EXCERPTED PASSAGE:
Have you ever wondered what’s it like being a Jamaican living in Australia? In our “Jamaicans to the World” series, Jamaicans.com founder Xavier Murphy speaks with Samantha-Kaye Johnston. She is a Jamaican that lives in Australia.
Xavier: What is it like being Jamaican in Australia? I’m Xavier Murphy, founder of Jamaicans.com. Today, on Jamaicans to the world, we’re going to talk to Samantha Kay Johnson, who is living in Western Australia. Hi, Samantha. How are you?
Samantha: Hi Xavier, I’m doing good, Thanks for having me,
Xavier: Good, Good, Good. Great coming on. I know, the time zone…, we are what probably… What is it 14 hours?
Samantha: Fourteen hours. It’s almost nine o’clock here, but that’s alright, I am a night owl, you can ask anybody, I’m always up in the night.
Xavier: And I’m more of a morning owl, it hits 10 o’clock, I’m ready to go to bed.
Samantha: I do my best work at night to the point where sometimes I’m in discussions with my boss to say, look, let’s try to reverse the workday for me and they’ve agreed. So it works well.
Xavier: Wow, that’s great. Which paat a Jamaica yuh fram? (Which part of Jamaica are you from?)
Samantha: So, originally from Sandy Bay, Hanover. I grew up in Hanover, lived there for most of my life. And then when I was about 18 or 19, there about I went to study Psychology for my undergraduate degree at UWI, and that was a beautiful experience. I made a lot of friends and a lot of good experiences. I lived in Kingston during those years on hall, on Rex Nettleford Hall. And immediately following UWI, I worked in a call center; I worked at Digicel and let’s just say it was a very interesting experience. It was a character building experience for me. I would like to say character building, I remember I had a conversation with my friend and I said, it’s so hard, it’s just really hard because in my case, I’m aspiring to do research and applying to different universities. And my friend said to me, just remember that it’s a character building experience; it’s never a bad day.
Xavier: Well, that’s great, that’s a great outlook on things. Question, how did you end up in Australia?
Samantha: That’s a very long story. I’ll try to be short. Following from the story at Digicel; I knew, I wanted to pursue my Ph.D studies and that was really the goal for me. But before doing that, I think I was confused by the Australian system. The reason why I say that was because immediately following UWI a three-year program in psychology, I immediately applied directly to a Ph.D. program here in Australia but little did I know the educational systems are a bit different. So here in Australia, usually when students do a four-year degree, which is an undergraduate degree, they can matriculate straight into a Ph.D. program. Whereas in Jamaica, we do have four year programs but the majority are three year programs. And I did a three year program. So they explained that to me, and they said that, you need to probably do a fourth year or in this case, a Master’s. And so I ended up in England, doing a master’s in education, and then reapply to the university in Australia. Actually, I was meant to go to Netherlands, but the package in Australia was a bit more attractive. And so I chose to study here. I studied at Curtin University. I had an absolutely great time I had great supervisors. I actually had contacted my supervisor back in 2012 when I initially planned to come to Australia. I contacted him couple years later and I explained the situation and he said, yes, I’m very happy to be your supervisor and the rest is history. So I’ve been here for five years. April of this year, makes it five years, five and a half years there about.

(Spatial relation data)
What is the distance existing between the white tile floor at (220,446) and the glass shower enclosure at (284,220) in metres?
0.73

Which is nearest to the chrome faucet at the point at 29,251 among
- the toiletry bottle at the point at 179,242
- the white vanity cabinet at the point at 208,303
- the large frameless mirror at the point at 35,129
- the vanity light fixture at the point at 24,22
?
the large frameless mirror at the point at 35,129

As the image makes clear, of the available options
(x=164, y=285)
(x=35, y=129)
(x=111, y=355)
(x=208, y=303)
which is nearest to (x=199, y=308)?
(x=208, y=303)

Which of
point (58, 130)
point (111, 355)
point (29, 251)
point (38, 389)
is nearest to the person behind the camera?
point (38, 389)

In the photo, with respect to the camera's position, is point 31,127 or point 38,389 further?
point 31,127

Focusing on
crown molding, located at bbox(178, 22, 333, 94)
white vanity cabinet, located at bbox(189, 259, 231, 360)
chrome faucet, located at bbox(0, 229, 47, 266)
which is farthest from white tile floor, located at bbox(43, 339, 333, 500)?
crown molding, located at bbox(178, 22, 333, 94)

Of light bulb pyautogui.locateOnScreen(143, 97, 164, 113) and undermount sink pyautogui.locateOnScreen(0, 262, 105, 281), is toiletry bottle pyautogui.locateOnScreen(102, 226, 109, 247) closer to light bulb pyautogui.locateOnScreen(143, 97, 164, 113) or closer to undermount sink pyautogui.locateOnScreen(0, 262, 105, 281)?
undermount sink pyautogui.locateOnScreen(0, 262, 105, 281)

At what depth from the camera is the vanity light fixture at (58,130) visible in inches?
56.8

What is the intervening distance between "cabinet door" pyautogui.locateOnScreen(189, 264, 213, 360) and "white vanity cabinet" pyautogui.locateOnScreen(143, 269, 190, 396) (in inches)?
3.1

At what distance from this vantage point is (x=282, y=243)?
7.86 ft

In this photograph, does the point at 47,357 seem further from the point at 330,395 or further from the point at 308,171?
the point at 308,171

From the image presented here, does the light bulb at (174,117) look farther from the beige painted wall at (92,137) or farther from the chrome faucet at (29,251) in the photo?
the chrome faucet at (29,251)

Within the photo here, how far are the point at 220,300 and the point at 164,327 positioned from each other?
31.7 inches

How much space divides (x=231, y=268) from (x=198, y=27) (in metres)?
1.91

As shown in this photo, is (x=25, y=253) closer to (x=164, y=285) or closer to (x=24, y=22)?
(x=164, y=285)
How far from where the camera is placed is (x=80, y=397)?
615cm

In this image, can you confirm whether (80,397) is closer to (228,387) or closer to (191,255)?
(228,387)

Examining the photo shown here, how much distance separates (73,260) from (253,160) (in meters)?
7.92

TO BE DONE:
1. In the interview about being Jamaican in Australia, why did Samantha complete a master's degree before starting her Ph.D. in Australia? Answer in one to three sentences.
2. Report how many lines of the records contain the string "shown", with case counting.

RESPONSES PER TASK:
1. Her psychology degree from UWI was a three-year program, but in Australia students usually enter a Ph.D. program directly after a four-year undergraduate degree. She was told she needed a fourth year or, in her case, a master's. So she did a master's in education in England and then reapplied to the Australian university.

2. 2